◆ **EXTRACTED TEXT**:
········
Assuming that the threaded shafts 121a, 121b, have right handed threads, if the gear motor 123 operates in a clockwise direction, the threaded shafts 121a, 121b also turn in a clockwise direction so that the movable frame 114 moves to the right of FIG. 6 and, as a result of this movement the threaded shafts 112a, 112b also move to the right, whereby the cable means or ropes 102a, 102b suspending one lateral side of the suspender 106 are slackened from the orientation controlling apparatus 110, whereas, the ropes 102c, 102d suspending the other side of the suspender 106 are tightened. Consequently, the first side of the suspender 106 is raised while the other side is lowered so that a longitudinal inclination is performed. On the other hand, when the gear motor 123 is turned or operated in a clockwise direction, the threaded shafts 112a, 112b move to the left of FIG. 6 so that a longitudinal inclination is performed to lower the above noted first side of the suspender 106.

When the gear motor 117 is energized, the sprocket wheel 116 is turned by the sprocket wheel 118 and the chain 119 so that the nut 113a and the gear 115a are turned together therewith; however, the nut 113b is turned in a direction opposite to that of the nut 113a by the gear 115b meshing with the gear 115a and, consequently, the threaded shafts 112a 112b, threadably engaged with the respective nuts 113a, 113b, move in opposite directions.

Assuming the threaded shafts 112a, 112b have right handed threads, the nut 113a turns clockwise but the nut 113b turns counterclockwise when the gear motor 117 operates in a clockwise direction and, consequently, the threaded shaft 112a moves to the right of FIG. 6; whereas, the threaded shaft 112b moves to the left so that the cable means or ropes 102a 102d suspending one longitudinal side of the suspender 106 are slackened from the orientation controlling apparatus 110, while the ropes 102b and 102c suspending the other side of the suspender 106 are tightened. Consequently, the first side of the suspender 106 is raised; whereas, the other side is lowered so that a lateral inclination is performed. If the gear motor 117 operates in a counterclockwise direction, the threaded shaft 112a moves to the left; whereas, the threaded shaft 112b moves to the right, so that a lateral inclination is performed to raise the other side and lower the first side of the suspender 106.
········
Copy the suspender passage between "When the gear motor 117 is" and "in opposite directions.", inclusive, and swap each "chain" for "belt".

◆ **DATA SEGMENT**:
········
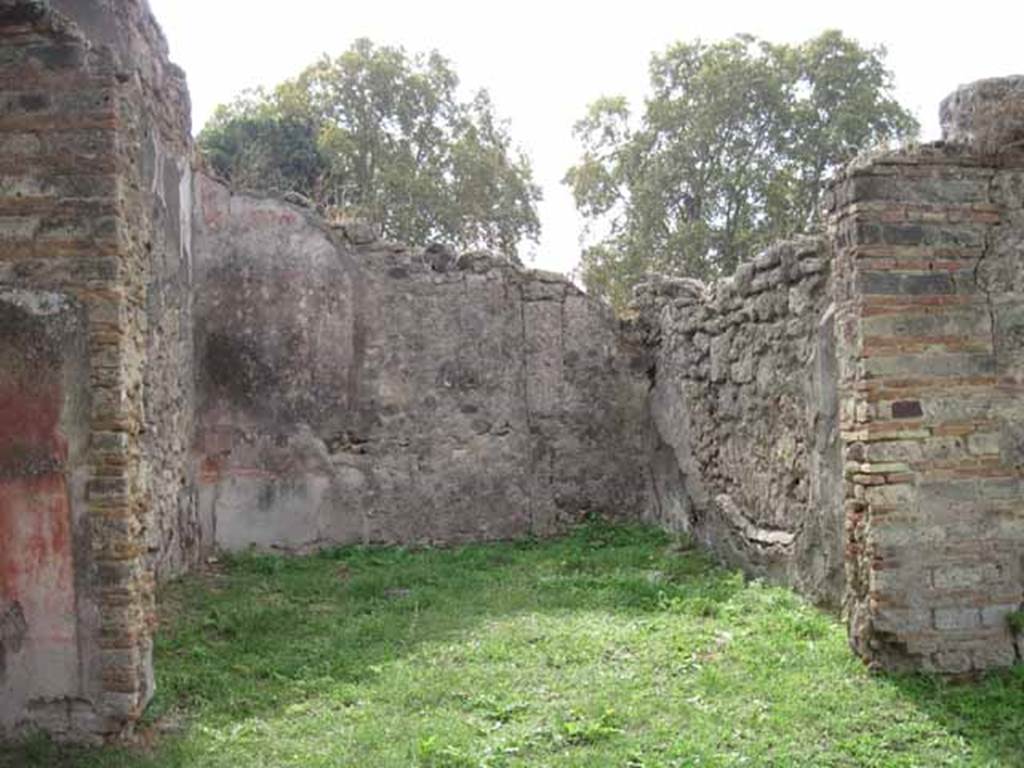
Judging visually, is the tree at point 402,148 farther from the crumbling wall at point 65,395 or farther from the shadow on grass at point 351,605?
the crumbling wall at point 65,395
········
◆ **EXERCISE OUTPUT**:
When the gear motor 117 is energized, the sprocket wheel 116 is turned by the sprocket wheel 118 and the belt 119 so that the nut 113a and the gear 115a are turned together therewith; however, the nut 113b is turned in a direction opposite to that of the nut 113a by the gear 115b meshing with the gear 115a and, consequently, the threaded shafts 112a 112b, threadably engaged with the respective nuts 113a, 113b, move in opposite directions.